**Provided records**
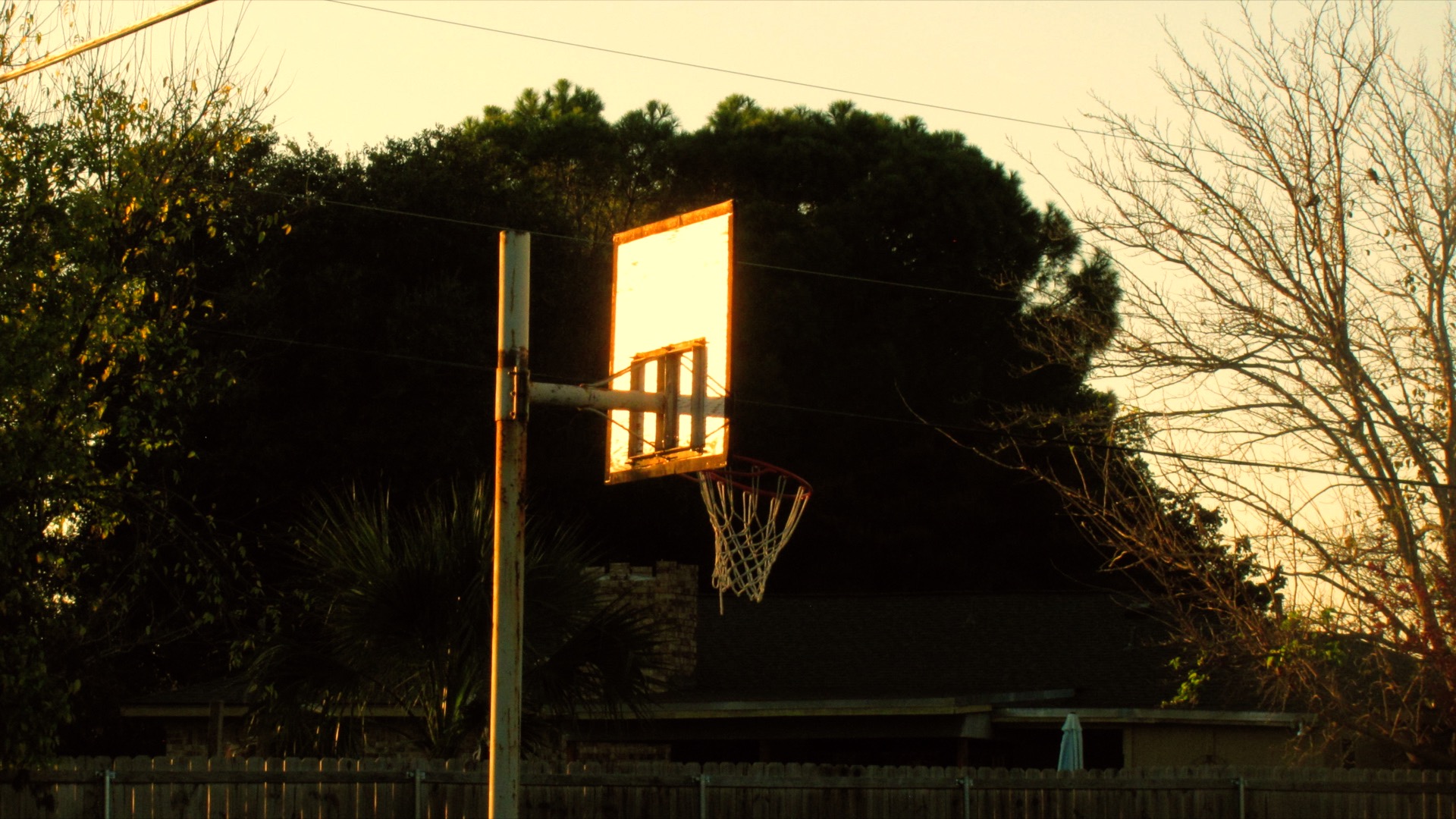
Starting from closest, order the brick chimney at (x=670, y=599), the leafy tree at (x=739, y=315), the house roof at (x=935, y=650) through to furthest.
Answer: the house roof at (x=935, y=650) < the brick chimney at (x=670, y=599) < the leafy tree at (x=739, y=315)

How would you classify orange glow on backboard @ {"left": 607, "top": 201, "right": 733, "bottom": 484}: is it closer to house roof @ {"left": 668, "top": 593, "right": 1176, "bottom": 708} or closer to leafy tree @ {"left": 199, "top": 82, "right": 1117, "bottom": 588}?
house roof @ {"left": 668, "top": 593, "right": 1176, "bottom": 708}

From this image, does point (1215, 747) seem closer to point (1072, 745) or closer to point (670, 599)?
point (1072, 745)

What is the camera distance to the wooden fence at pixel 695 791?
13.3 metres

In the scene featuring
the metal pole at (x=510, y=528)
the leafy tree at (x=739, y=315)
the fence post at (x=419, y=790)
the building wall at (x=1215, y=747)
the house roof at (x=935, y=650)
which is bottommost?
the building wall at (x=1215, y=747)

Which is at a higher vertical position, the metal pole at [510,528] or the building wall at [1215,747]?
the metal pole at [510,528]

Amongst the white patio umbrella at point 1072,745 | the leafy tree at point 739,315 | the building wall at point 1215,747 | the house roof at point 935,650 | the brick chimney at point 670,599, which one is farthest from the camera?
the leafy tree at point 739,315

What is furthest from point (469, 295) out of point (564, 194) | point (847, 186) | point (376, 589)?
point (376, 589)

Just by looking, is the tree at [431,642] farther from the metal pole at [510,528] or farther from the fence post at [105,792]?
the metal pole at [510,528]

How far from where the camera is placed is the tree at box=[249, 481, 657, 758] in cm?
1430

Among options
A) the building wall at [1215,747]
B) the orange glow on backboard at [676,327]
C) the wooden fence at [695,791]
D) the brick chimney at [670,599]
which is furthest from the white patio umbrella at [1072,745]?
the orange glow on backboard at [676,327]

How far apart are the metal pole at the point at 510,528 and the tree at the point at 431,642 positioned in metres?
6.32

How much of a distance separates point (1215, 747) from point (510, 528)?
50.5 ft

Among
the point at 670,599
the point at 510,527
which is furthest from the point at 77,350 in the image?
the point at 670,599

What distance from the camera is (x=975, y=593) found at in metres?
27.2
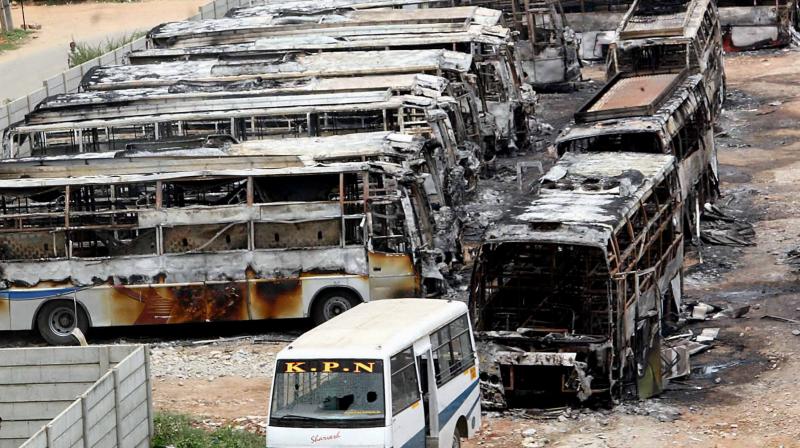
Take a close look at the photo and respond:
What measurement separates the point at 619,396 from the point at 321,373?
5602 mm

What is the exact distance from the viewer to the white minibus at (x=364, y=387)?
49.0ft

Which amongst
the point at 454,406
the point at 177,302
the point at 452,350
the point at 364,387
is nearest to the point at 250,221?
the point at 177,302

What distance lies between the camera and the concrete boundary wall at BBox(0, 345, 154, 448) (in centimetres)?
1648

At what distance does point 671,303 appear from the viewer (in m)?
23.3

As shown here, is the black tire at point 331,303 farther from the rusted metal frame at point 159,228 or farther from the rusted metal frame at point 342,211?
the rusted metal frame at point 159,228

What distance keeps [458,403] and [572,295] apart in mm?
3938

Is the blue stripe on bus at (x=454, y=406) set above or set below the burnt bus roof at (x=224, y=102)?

**The problem**
Write every line of the records above as a JSON list of strings, one string per line, with blank lines skipped and the pictures left out.

**Response**
[
  "Starting from closest, order the brick chimney at (x=670, y=599), the leafy tree at (x=739, y=315), the house roof at (x=935, y=650) through to furthest.",
  "Answer: the house roof at (x=935, y=650) < the brick chimney at (x=670, y=599) < the leafy tree at (x=739, y=315)",
  "How would you classify orange glow on backboard @ {\"left\": 607, \"top\": 201, \"right\": 733, \"bottom\": 484}: is it closer to house roof @ {\"left\": 668, \"top\": 593, \"right\": 1176, \"bottom\": 708} or closer to leafy tree @ {\"left\": 199, \"top\": 82, \"right\": 1117, \"bottom\": 588}?",
  "house roof @ {\"left\": 668, \"top\": 593, \"right\": 1176, \"bottom\": 708}",
  "From this image, does point (1215, 747) seem closer to point (1072, 745) or closer to point (670, 599)?",
  "point (1072, 745)",
  "What is the camera distance to the wooden fence at pixel 695 791?",
  "13.3 metres",
  "In the scene featuring",
  "the metal pole at (x=510, y=528)",
  "the leafy tree at (x=739, y=315)",
  "the fence post at (x=419, y=790)",
  "the building wall at (x=1215, y=747)",
  "the house roof at (x=935, y=650)",
  "which is bottommost?",
  "the building wall at (x=1215, y=747)",
  "Which is at a higher vertical position, the metal pole at [510,528] or the building wall at [1215,747]?",
  "the metal pole at [510,528]",
  "Amongst the white patio umbrella at point 1072,745 | the leafy tree at point 739,315 | the building wall at point 1215,747 | the house roof at point 935,650 | the brick chimney at point 670,599, which one is farthest from the camera?",
  "the leafy tree at point 739,315",
  "What is furthest from point (469, 295) out of point (564, 194) | point (847, 186) | point (376, 589)?",
  "point (376, 589)",
  "Just by looking, is the tree at [431,642] farther from the metal pole at [510,528] or farther from the fence post at [105,792]?",
  "the metal pole at [510,528]",
  "How far from where the camera is placed is the tree at box=[249, 481, 657, 758] in cm?",
  "1430",
  "Among options",
  "A) the building wall at [1215,747]",
  "B) the orange glow on backboard at [676,327]",
  "C) the wooden fence at [695,791]",
  "D) the brick chimney at [670,599]",
  "which is furthest from the white patio umbrella at [1072,745]?",
  "the orange glow on backboard at [676,327]",
  "How far apart are the metal pole at the point at 510,528 and the tree at the point at 431,642 positioned in metres?",
  "6.32",
  "How much of a distance separates point (1215, 747) from point (510, 528)?",
  "50.5 ft",
  "Among",
  "the point at 670,599",
  "the point at 510,527",
  "which is furthest from the point at 77,350 in the image?",
  "the point at 670,599",
  "What distance from the camera is (x=975, y=593) found at in metres?",
  "27.2",
  "Take a close look at the photo and respond:",
  "What measurement separates the point at 619,396 from the point at 321,373?",
  "5602 mm",
  "What is the exact distance from the viewer to the white minibus at (x=364, y=387)?",
  "49.0ft",
  "Which amongst",
  "the point at 454,406",
  "the point at 177,302",
  "the point at 452,350",
  "the point at 364,387",
  "is nearest to the point at 250,221?",
  "the point at 177,302",
  "What distance lies between the camera and the concrete boundary wall at BBox(0, 345, 154, 448) (in centimetres)?",
  "1648",
  "At what distance does point 671,303 appear from the viewer (in m)?",
  "23.3",
  "As shown here, is the black tire at point 331,303 farther from the rusted metal frame at point 159,228 or farther from the rusted metal frame at point 342,211?",
  "the rusted metal frame at point 159,228",
  "What distance keeps [458,403] and [572,295] apart in mm?",
  "3938",
  "Is the blue stripe on bus at (x=454, y=406) set above or set below the burnt bus roof at (x=224, y=102)?"
]